From Ted Dunning <tdunn...@veoh.com>
Date Wed, 25 Jul 2007 16:19:14 GMT
Remember that you can do more than one map/reduce step.

Suppose that you want to implement something that looks like this:

Select f(x), g(y), z from table1 join table2 using (j1, j2) where z > 0

Also assume that table1 and table2 have lots of columns besides x, y and z.

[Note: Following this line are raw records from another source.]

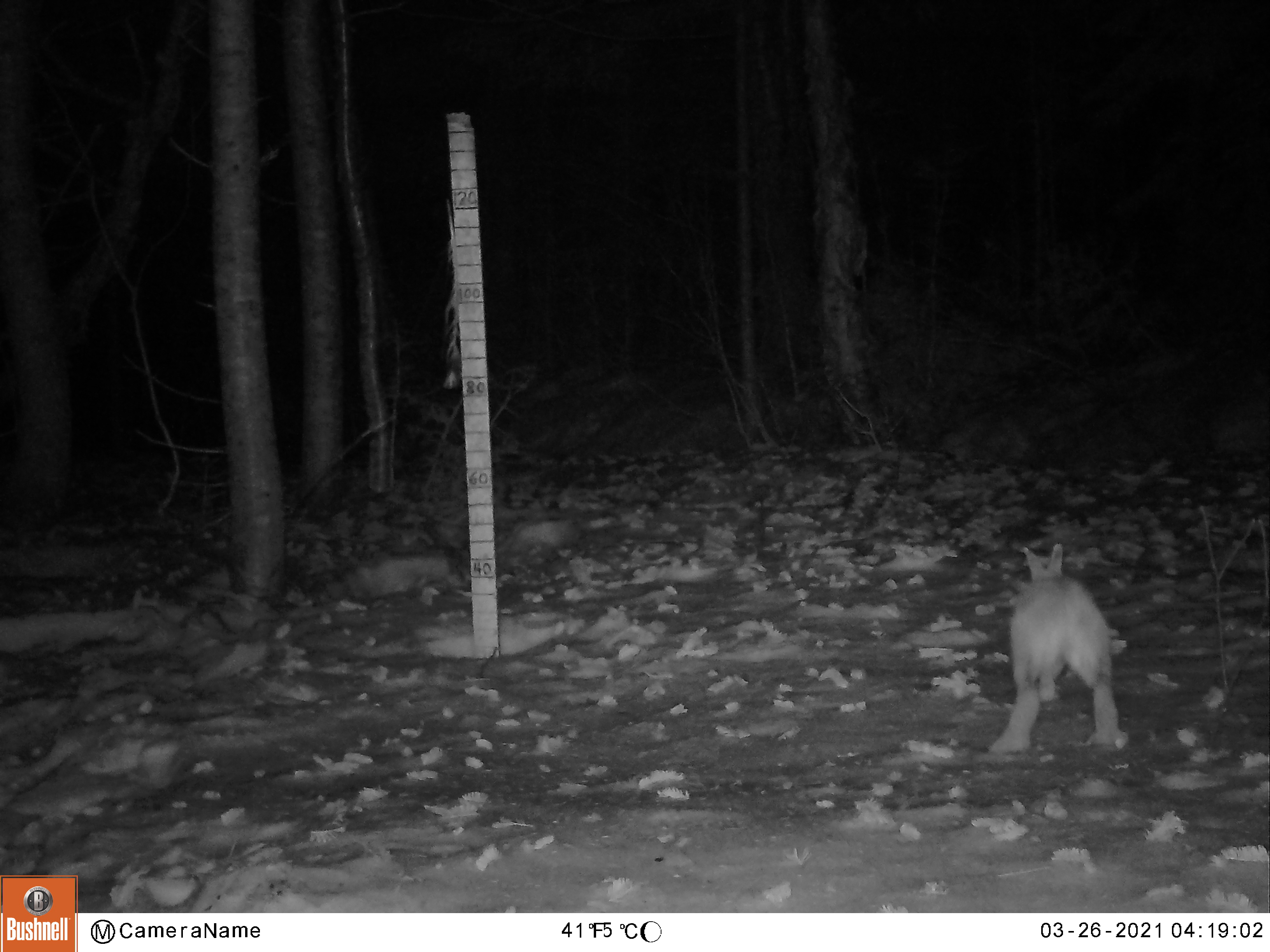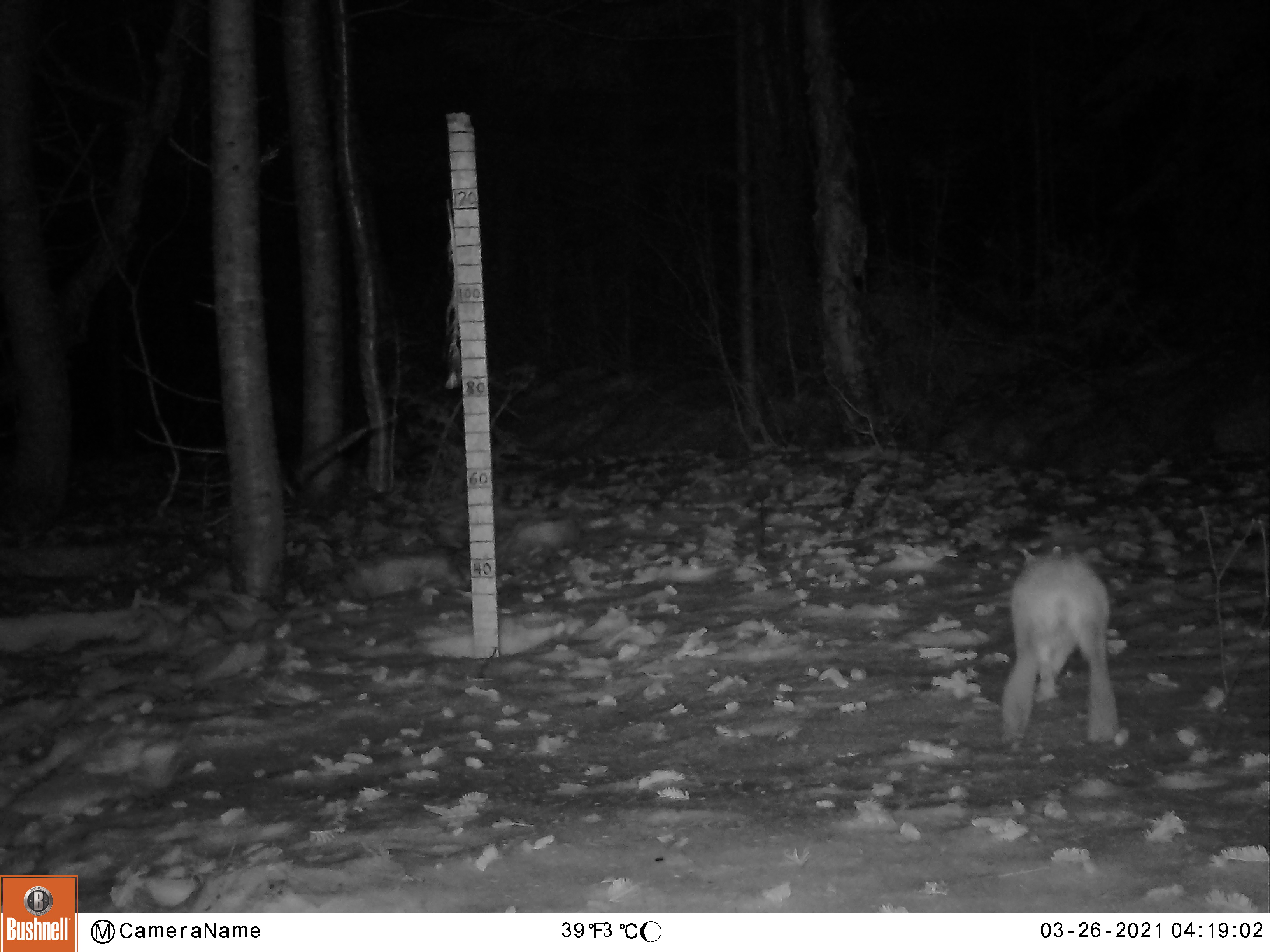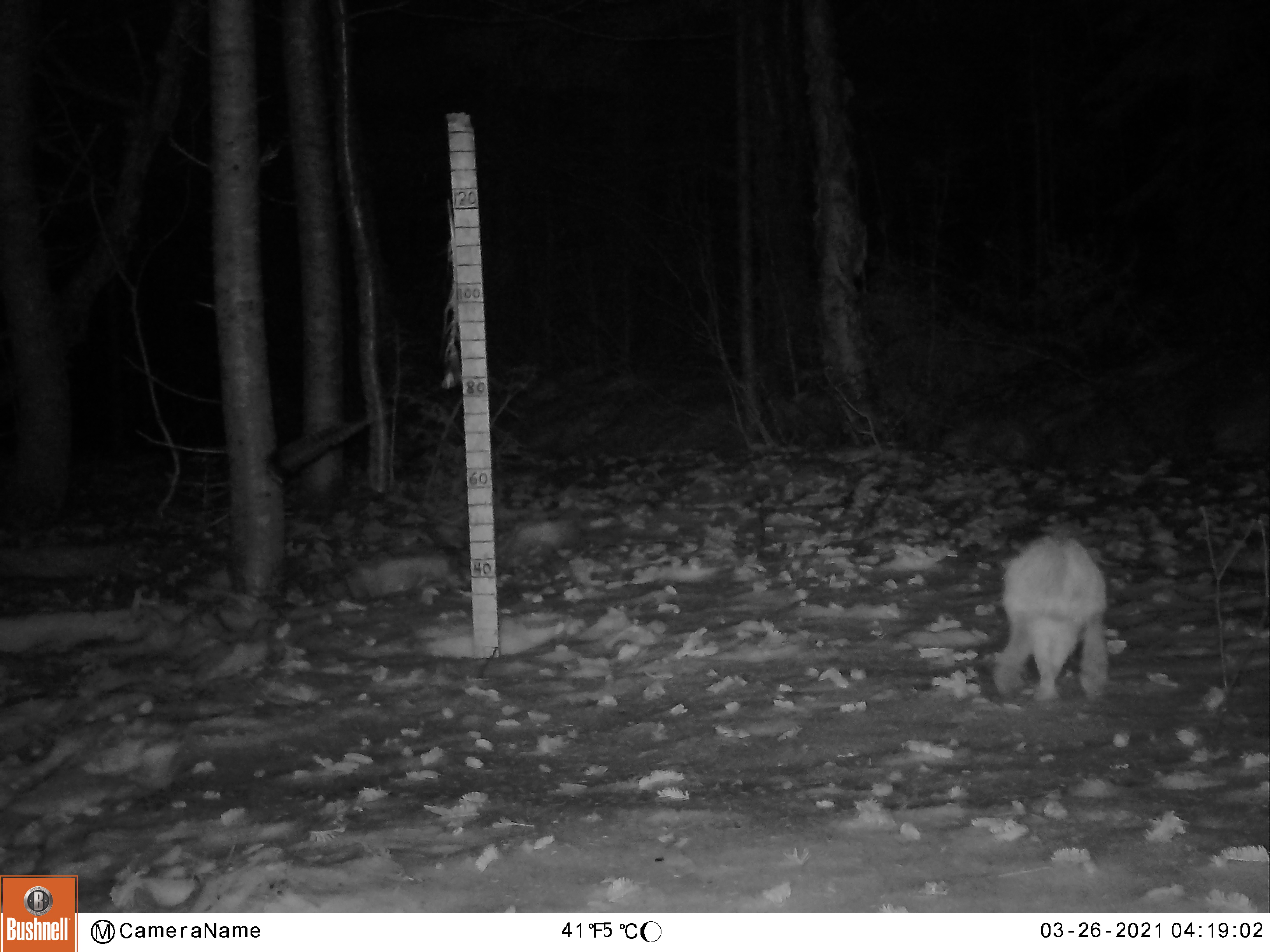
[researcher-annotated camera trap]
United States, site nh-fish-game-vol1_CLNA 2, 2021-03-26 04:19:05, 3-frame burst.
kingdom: Animalia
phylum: Chordata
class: Mammalia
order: Lagomorpha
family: Leporidae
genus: Lepus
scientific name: Lepus americanus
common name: snowshoe hare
Snowshoe hare (Lepus americanus).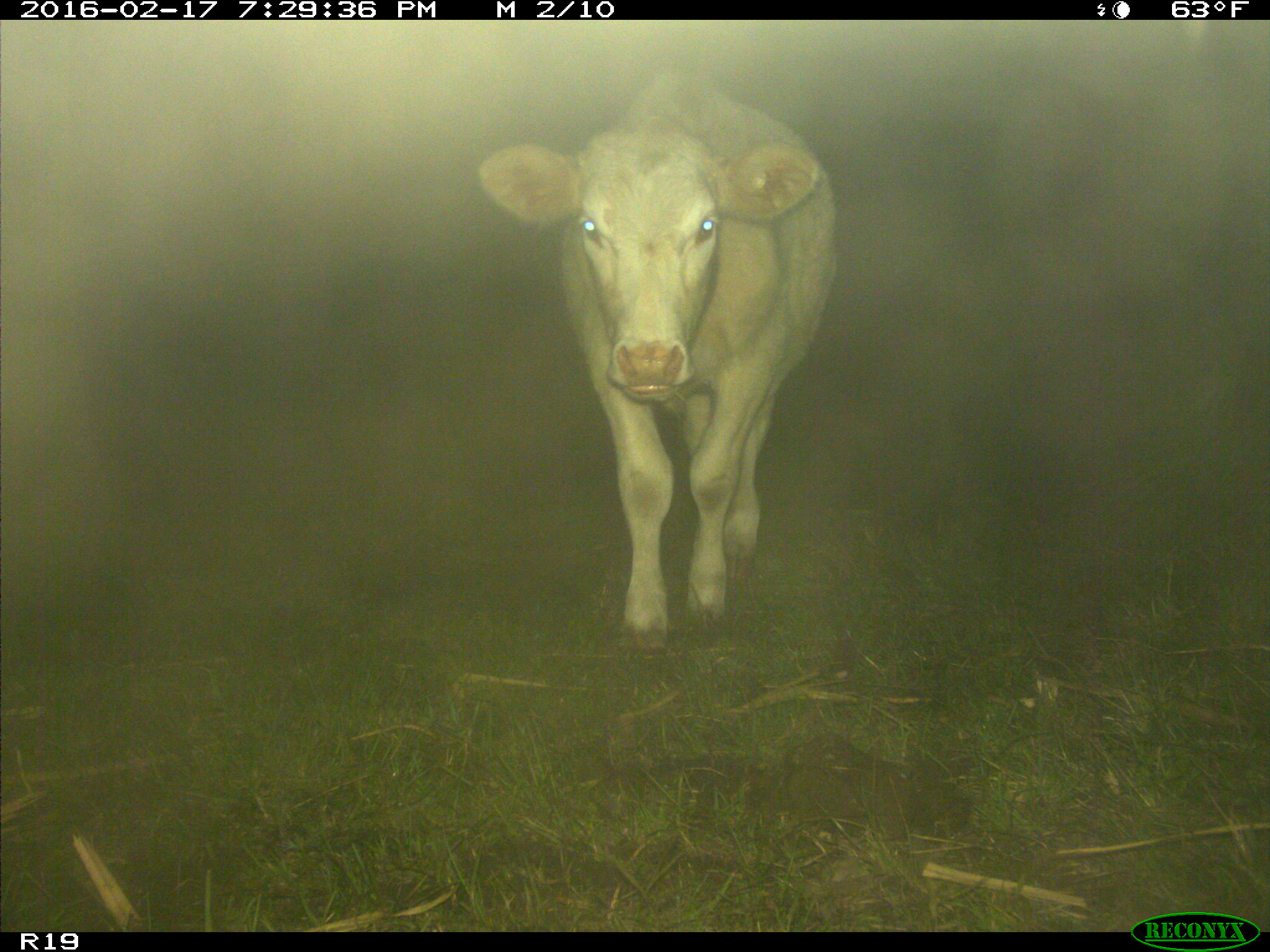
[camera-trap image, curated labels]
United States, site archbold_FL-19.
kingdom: Animalia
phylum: Chordata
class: Mammalia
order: Artiodactyla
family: Bovidae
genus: Bos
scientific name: Bos taurus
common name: domestic cow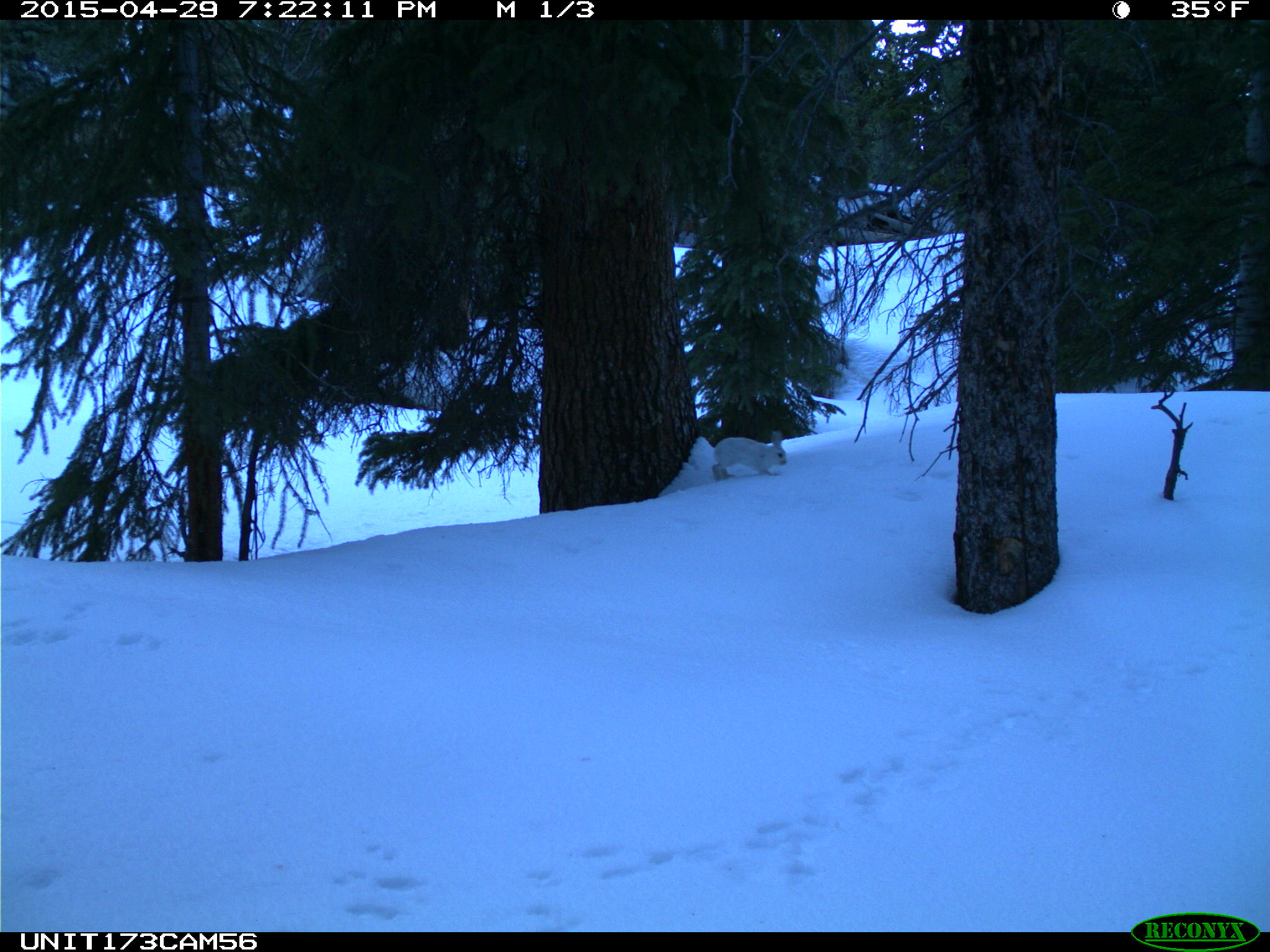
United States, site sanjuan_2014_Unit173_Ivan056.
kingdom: Animalia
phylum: Chordata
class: Mammalia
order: Lagomorpha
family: Leporidae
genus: Lepus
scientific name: Lepus americanus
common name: snowshoe hare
Lepus americanus (snowshoe hare).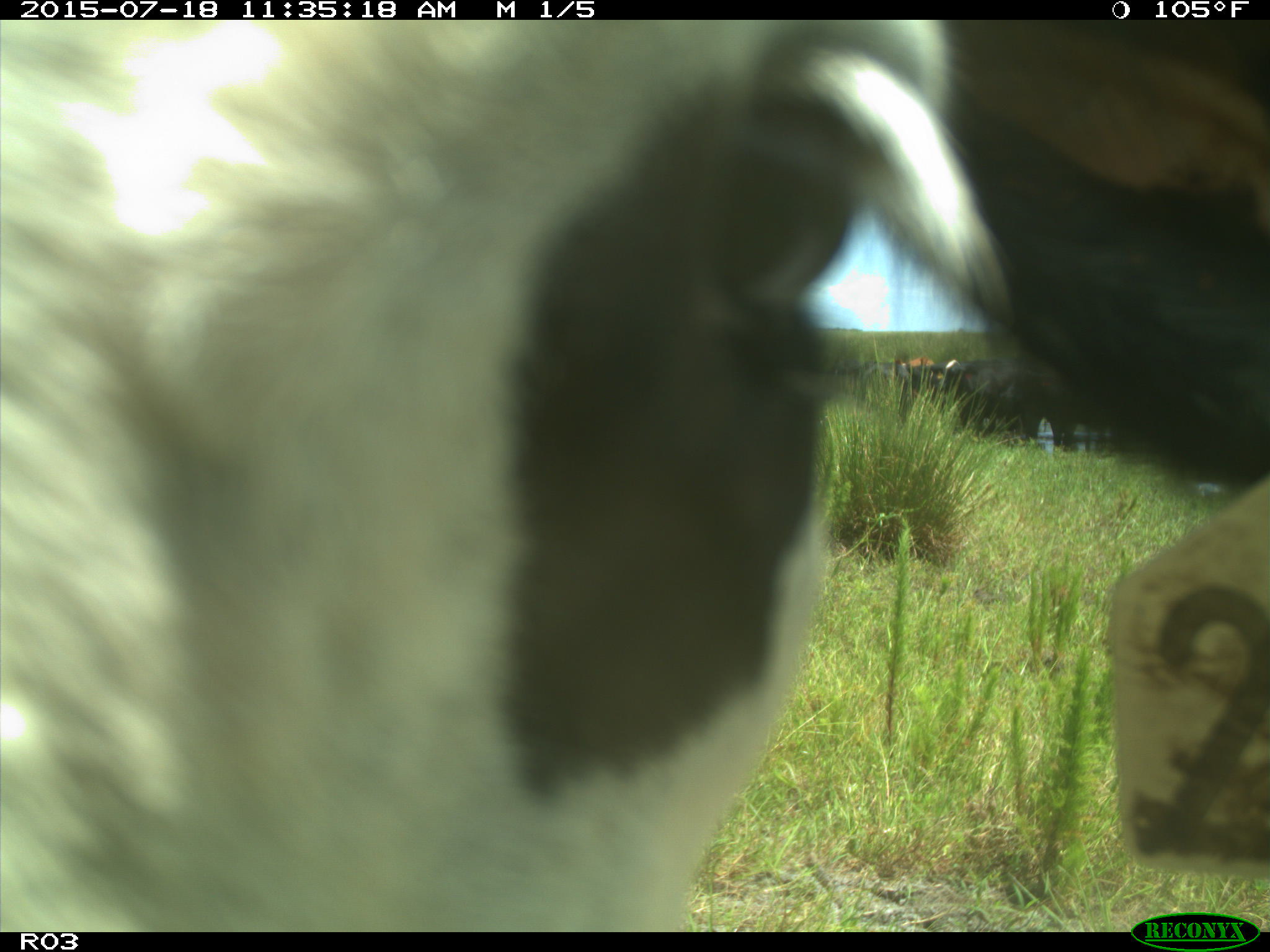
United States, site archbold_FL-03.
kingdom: Animalia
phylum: Chordata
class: Mammalia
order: Artiodactyla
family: Bovidae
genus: Bos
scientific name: Bos taurus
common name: domestic cow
Bos taurus (domestic cow).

You can implement this with a map-reduce where the map step gets both table1
and table2 as inputs.  The output of the map step will be empty if z <= 0
and will otherwise have (j1, j2) as key and f(x), g(y), z as value.  The
reduce function will get records from table1 and table2 all mixed together,
but grouped according to the join key.  It can combine these into the
desired output.

If you add a "group by y, z" clause, then f has to be a function of a set of
values of x (like max or average, but you get to write it).  You should
change the map function so that the key is now (j1, j2, y, z) and the value
would be x, g(y), z.  Then change the reduce function to collect the values
of x and compute f(x) (and pass through g(y) and z).

Hope this helps.

The key here is that the output can be polymorphic so you can use the sort
phase between map and reduce to do the join.

On 7/25/07 4:05 AM, "meda vijendharreddy" <medavijju@yahoo.co.in> wrote:

> Hi,
> Currently I want to simulate something like
> "SELECT FROM WHERE "
> FROM , if I have more than 2 tables, then i can do
> join on those and if it is single table then i can
> acheive  easily.
>
> How can I acheive the where condition functionality.